### Prompt:
Quote these lines exactly: the one that holds "15cm - 20cm" and every line after it to the end of the material below. Skip pictures.

### Source material:
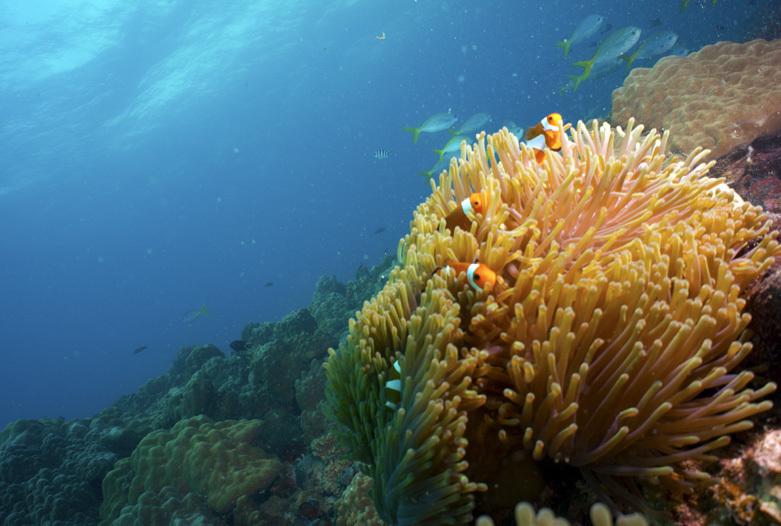 Viaje a Malasia | Buceo, Tioman Island
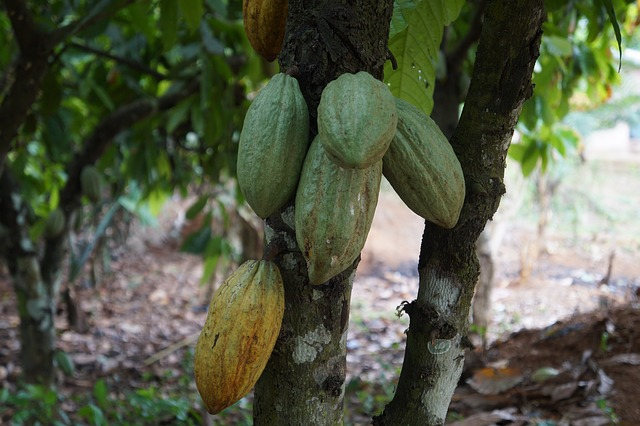 travail des enfants plantation cacao dominique ouattara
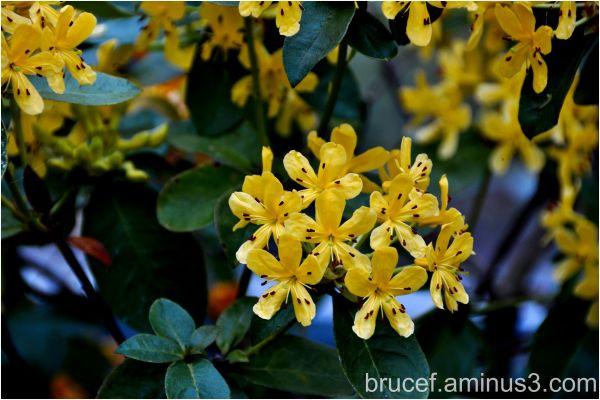 Rhododendron Species Botanical Garden - Yellow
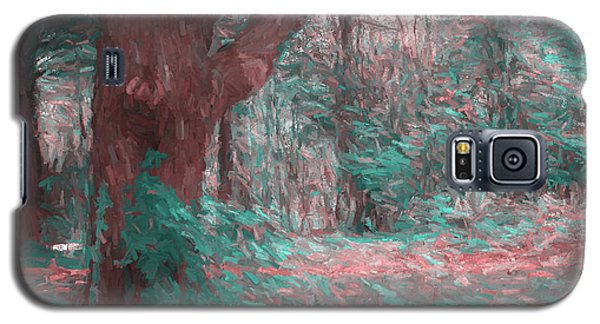 Emmaus Community Park Trail With Large Tree Galaxy S5 Case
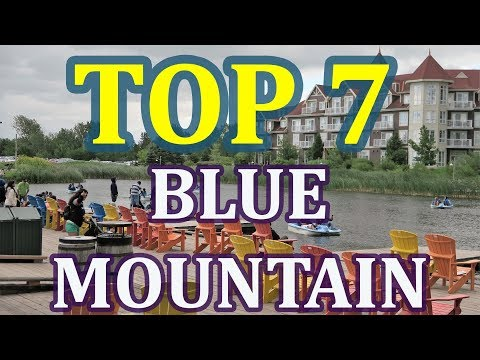 TOP 7 Blue Mountains Atractions and Things To Do in Summer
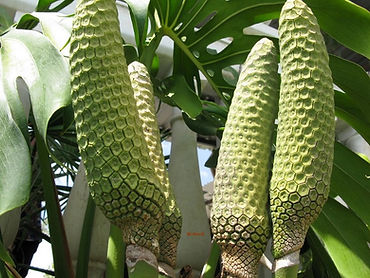 fruta costela de adão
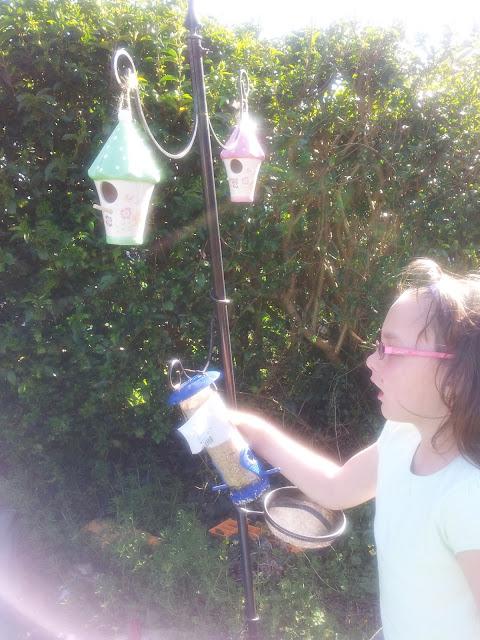 Planting Growing Sunflower Tomato Seeds Messy Play Matilda Mae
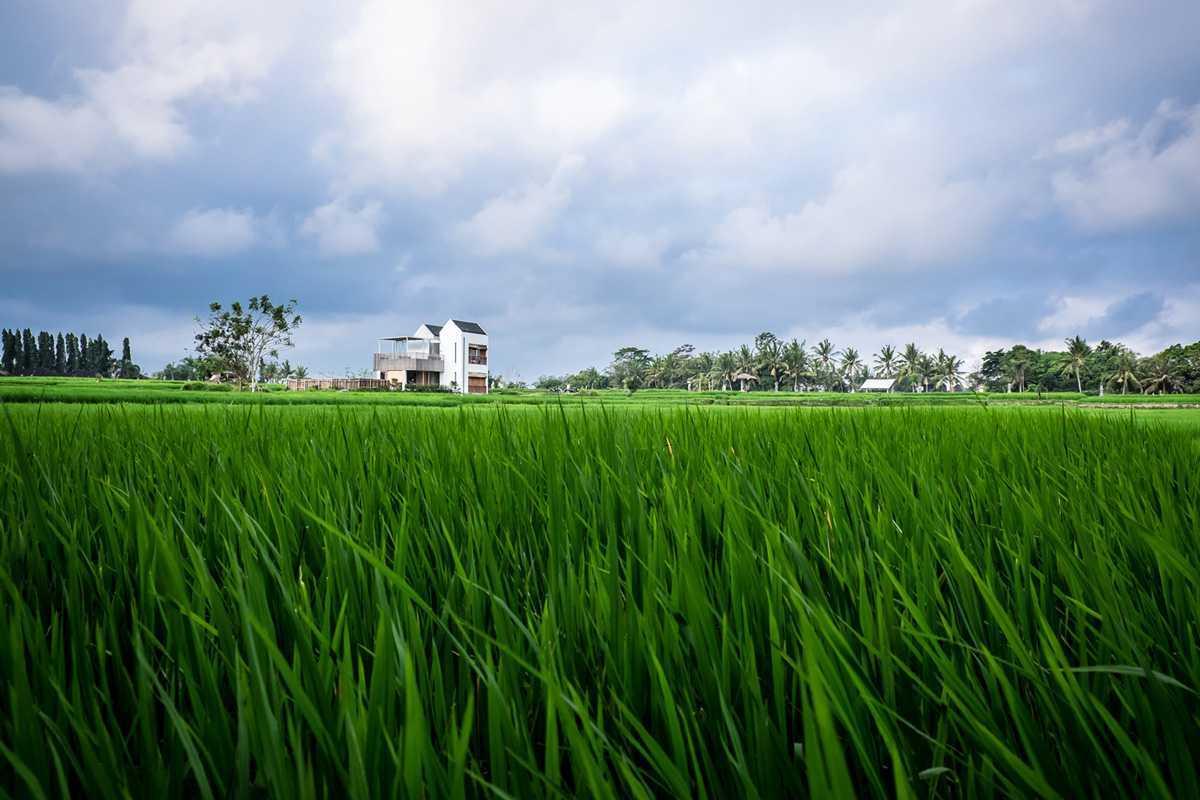Dform Casa Avana Ubud, Kabupaten Gianyar, Bali, Indonesia Ubud, Kabupaten Gianyar, Bali, Indonesia Aerial View Minimalist  43575
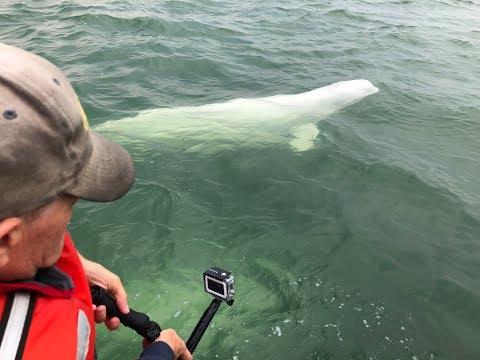 Beluga Whales of Hudson Bay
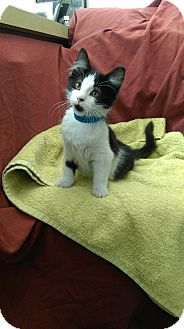 Domestic Mediumhair Kitten for adoption in University Park, Illinois - Martha
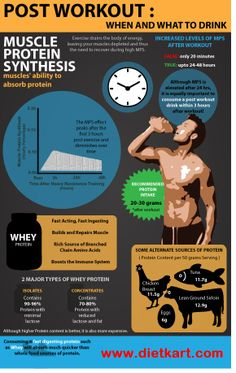 Best Pre workout Infographic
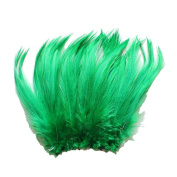 15cm - 20cm Rooster Hackle Coque Feathers for Crafting ~7.5g, 30ml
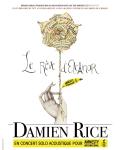concert Damien Rice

### Written answer:
 15cm - 20cm Rooster Hackle Coque Feathers for Crafting ~7.5g, 30ml
concert Damien Rice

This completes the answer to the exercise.